Aunque Eleanor era una mujer previsora que almacenaba sacos de patatas, azúcar y carne enlatada en el granero, nunca pudo imaginar hasta qué punto aquel documento que ella impulsó y ayudó a construir sería tan necesario y duradero. Eran tiempos oscuros, las barbaries de la segunda guerra fueron las que impulsaron a buscar un instrumento que utilizar, que blandir como una bandera blanca cargada de más fuerza que las bombas de Hiroshima y Nagasaki, para que la historia no volviera a repetirse.

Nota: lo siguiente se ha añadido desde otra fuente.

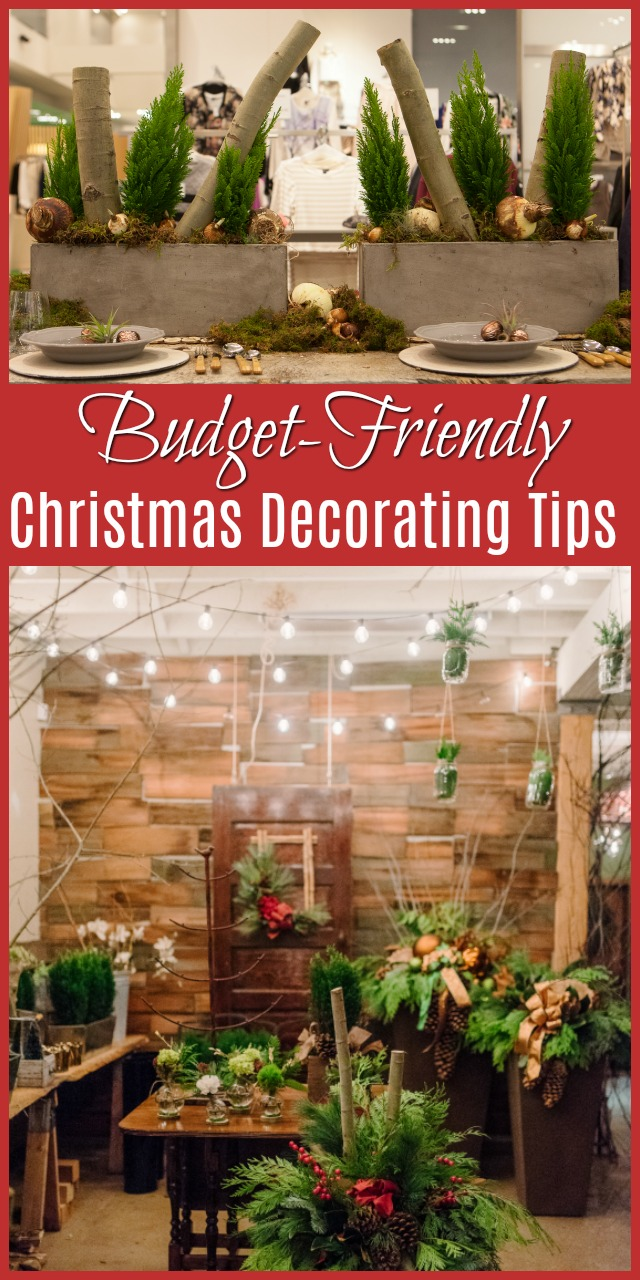 budget-friendly Christmas decor-12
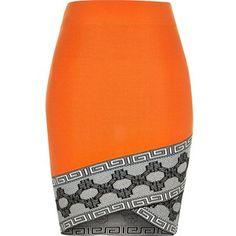 River Island Orange knitted pattern hem pencil skirt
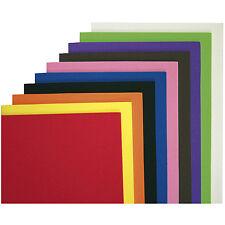 10 MOOSGUMMI PLATTEN Set A4 Grundplatten Bögen Bogen Moosgummiplatten Grund bunt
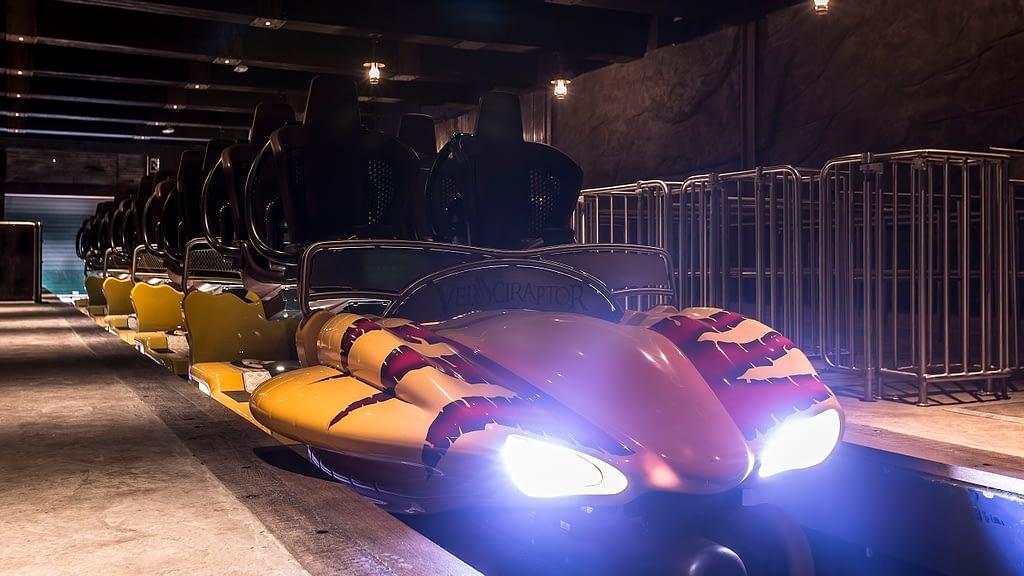 Velociraptor Roller Coaster ride vehicle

Nunca utilizaba lana de mohair, era eminentemente práctica y prefería los ovillos de la resistente Lincoln Longwool para tejer los calcetines y jerséis color musgo que utilizaba el presidente Roosevelt. Por eso se enfundó su uniforme de personaje secundario y no escatimó esfuerzos, propuso palabras y comas, convenciendo a los gobernantes mientras les servía una humeante taza de té. El 10 de diciembre del 48 en París amaneció húmedo, con ese cielo pesado que precede a la nieve. Se proclamó la Declaración Universal de los Derechos Humanos y brindaron.

Ella cerró los ojos, exhausta. La alegría, la adrenalina y el champagne se derramó, como el horror lo haría desde entonces cada día, en cada frontera, en cada guerra, hasta hoy. Se diseñó como herramienta para construir barreras a nuevos campos de exterminio, para cegar las chimeneas de las cámaras de gas, cortar sogas de maniatados, cizallar los barrotes... Sin saber qué se utilizaría para arrancar los apósitos que tapan la boca de los periodistas, proteger de atentados, limar las desigualdades entre hombres y mujeres, entre etnias y credos.

Para construir estrados para los que no tenían voz, rampas, caminos llanos para quienes decidían amar a personas de su mismo sexo, puertos seguros para refugiados, esquinas sin jovenes explotadas, poblados sin matrimonios forzados, hogares sin violencia. Un listado interminable de trabajos para terminar con el dolor y una necesidad inconsolable de guarecerse bajo el paraguas de aquella declaración que hoy deberíamos seguir tejiendo para que llegue a abrigar a «cada hombre, mujer y niño que busca ser igual ante la ley. Porque no basta con hablar de paz. Uno debe creer en ella y trabajar para conseguirla».